Meu
ideal seria escrever uma história tão engraçada que aquela moça
que está doente naquela casa cinzenta quando lesse minha história
no jornal risse, risse tanto que chegasse a chorar e dissesse — “ai
meu Deus, que história mais engraçada!” E então a contasse para
a cozinheira e telefonasse para duas ou três amigas para contar a
história; e todos a quem ela contasse rissem muito e ficassem
alegremente espantados de vê-la tão alegre. Ah, que minha história
fosse como um raio de sol, irresistivelmente louro, quente, vivo, em
sua vida de moça reclusa, enlutada, doente. Que ela mesma ficasse
admirada ouvindo o próprio riso, e depois repetisse para si própria
— “mas essa história é mesmo muito engraçada!”
Que
um casal que estivesse em casa mal-humorado, o marido bastante
aborrecido com a mulher, a mulher bastante irritada com o marido, que
esse casal também fosse atingido pela minha história.

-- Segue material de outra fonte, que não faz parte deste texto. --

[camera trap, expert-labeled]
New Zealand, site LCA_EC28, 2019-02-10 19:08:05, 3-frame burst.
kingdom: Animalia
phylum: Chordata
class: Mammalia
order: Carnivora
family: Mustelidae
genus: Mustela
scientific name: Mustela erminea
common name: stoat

O marido a
leria e começaria a rir, o que aumentaria a irritação da mulher.
Mas depois que esta, apesar de sua má vontade, tomasse conhecimento
da história, ela também risse muito, e ficassem os dois rindo sem
poder olhar um para o outro sem rir mais; e que um, ouvindo aquele
riso do outro, se lembrasse do alegre tempo de namoro, e
reencontrassem os dois a alegria perdida de estarem juntos.
Que
nas cadeias, nos hospitais, em todas as salas de espera a minha
história chegasse — e tão fascinante de graça, tão
irresistível, tão colorida e tão pura que todos limpassem seu
coração com lágrimas de alegria; que o comissário do distrito,
depois de ler minha história, mandasse soltar aqueles bêbados e
também aquelas pobres mulheres colhidas na calçada e lhes dissesse
— “por favor, se comportem, que diabo! eu não gosto de prender
ninguém!” E que assim todos tratassem melhor seus empregados, seus
dependentes e seus semelhantes em alegre e espontânea homenagem à
minha história.
E
que ela aos poucos se espalhasse pelo mundo e fosse contada de mil
maneiras, e fosse atribuída a um persa, na Nigéria, a um
australiano, em Dublin, a um japonês, em Chicago — mas que em
todas as línguas ela guardasse a sua frescura, a sua pureza, o seu
encanto surpreendente; e que no fundo de uma aldeia da China, um
chinês muito pobre, muito sábio e muito velho dissesse: “Nunca
ouvi uma história assim tão engraçada e tão boa em toda a minha
vida; valeu a pena ter vivido até hoje para ouvi-la; essa história
não pode ter sido inventada por nenhum homem, foi com certeza algum
anjo tagarela que a contou aos ouvidos de um santo que dormia, e que
ele pensou que já estivesse morto; sim, deve ser uma história do
céu que se filtrou por acaso até nosso conhecimento; é divina.”
E
quando todos me perguntassem — “mas de onde é que você tirou
essa história?” — eu responderia que ela não é minha, que eu a
ouvi por acaso na rua, de um desconhecido que a contava a outro
desconhecido, e que por sinal começara a contar assim: “Ontem ouvi
um sujeito contar uma história...”
E
eu esconderia completamente a humilde verdade: que eu inventei toda a
minha história em um só segundo, quando pensei na tristeza daquela
moça que está doente, que sempre está doente e sempre está de
luto sozinha naquela pequena casa cinzenta de meu bairro.